- Istruzioni:
- A) Puoi trascrivere dal testo sull'Impero omanita tutto ciò che va da "L'Impero omanita[2][3][4] (in" giù fino a "Thuwayni bin Sa'id."?
- B) Puoi proseguire il testo sull'Impero omanita a partire dalla sua ultima frase?

L'Impero omanita[2][3][4] (in arabo الإمبراطورية العُمانية?) o Impero dell'Oman[5] è stato un impero marittimo, in competizione con il Portogallo e la Gran Bretagna per il commercio e l'influenza nel Golfo Persico e nell'Oceano Indiano. Al suo apice nel XIX secolo, l'influenza o il controllo dell'Oman si estendeva attraverso lo stretto di Hormuz, agli odierni Iran e Pakistan e fino a Capo Delgado. Dopo la morte di Sa'id bin Sultan nel 1856 l'impero fu diviso tra i suoi figli in due sultanati: una sezione africana (Sultanato di Zanzibar) governata da Majid bin Sa'id e una sezione asiatica (Sultanato di Mascate e Oman) governata da Thuwayni bin Sa'id.

- Contenuto dei dati:
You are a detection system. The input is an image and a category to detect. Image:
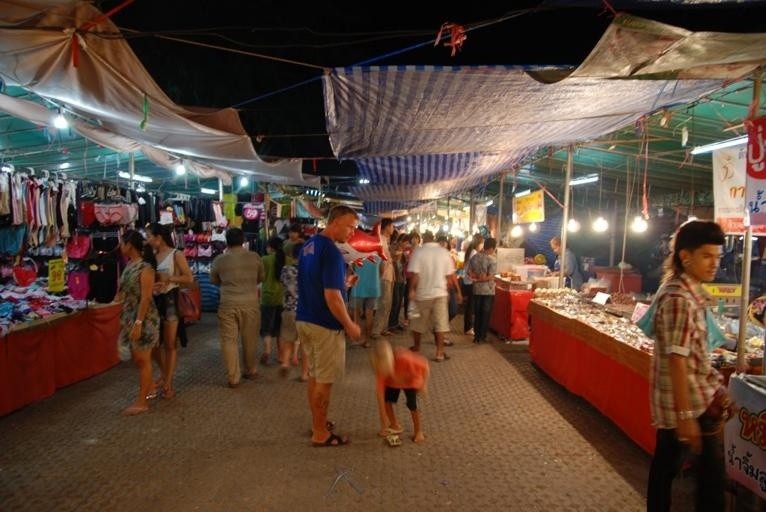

- Risposte:
- A)
L'Impero omanita[2][3][4] (in arabo الإمبراطورية العُمانية?) o Impero dell'Oman[5] è stato un impero marittimo, in competizione con il Portogallo e la Gran Bretagna per il commercio e l'influenza nel Golfo Persico e nell'Oceano Indiano. Al suo apice nel XIX secolo, l'influenza o il controllo dell'Oman si estendeva attraverso lo stretto di Hormuz, agli odierni Iran e Pakistan e fino a Capo Delgado. Dopo la morte di Sa'id bin Sultan nel 1856 l'impero fu diviso tra i suoi figli in due sultanati: una sezione africana (Sultanato di Zanzibar) governata da Majid bin Sa'id e una sezione asiatica (Sultanato di Mascate e Oman) governata da Thuwayni bin Sa'id.

- B)
Storia
[modifica | modifica wikitesto]Evoluzione in potenza regionale
[modifica | modifica wikitesto]Mascate, trovandosi in una posizione strategica sulle rotte commerciali, passò sotto il controllo dell'Impero portoghese tra il 1507 e il 1650. Tuttavia, i portoghesi non riuscirono a controllare l'Oman nella sua interezza. A metà del XVII secolo, le tribù omanite riuscirono a porre fine alla presenza portoghese di Mascate.[6]
Nel 1696, sotto il regno di Sayf bin Sultan, una flotta omanita attaccò Mombasa, assediando il portoghese Forte Jesus, in cui si erano rifugiati 2.500 civili. L'assedio del forte terminò dopo 33 mesi quando la guarnigione morente di fame si arrese agli omaniti. Nel 1783, l'Impero omanita si espanse verso est fino a Gwadar nell'attuale Pakistan.[6] Gli omaniti continuarono anche ad attaccare le basi portoghesi nell'India occidentale[7] ma non riuscirono a conquistarne nessuna. Nel nord, gli omaniti si spostarono nel Golfo Persico, prendendo il Bahrein dai persiani, tenendolo per diversi anni.[8] L'espansione del potere e dell'influenza dell'Oman verso sud incluse il primo insediamento su larga scala di Zanzibar da parte di migranti omaniti.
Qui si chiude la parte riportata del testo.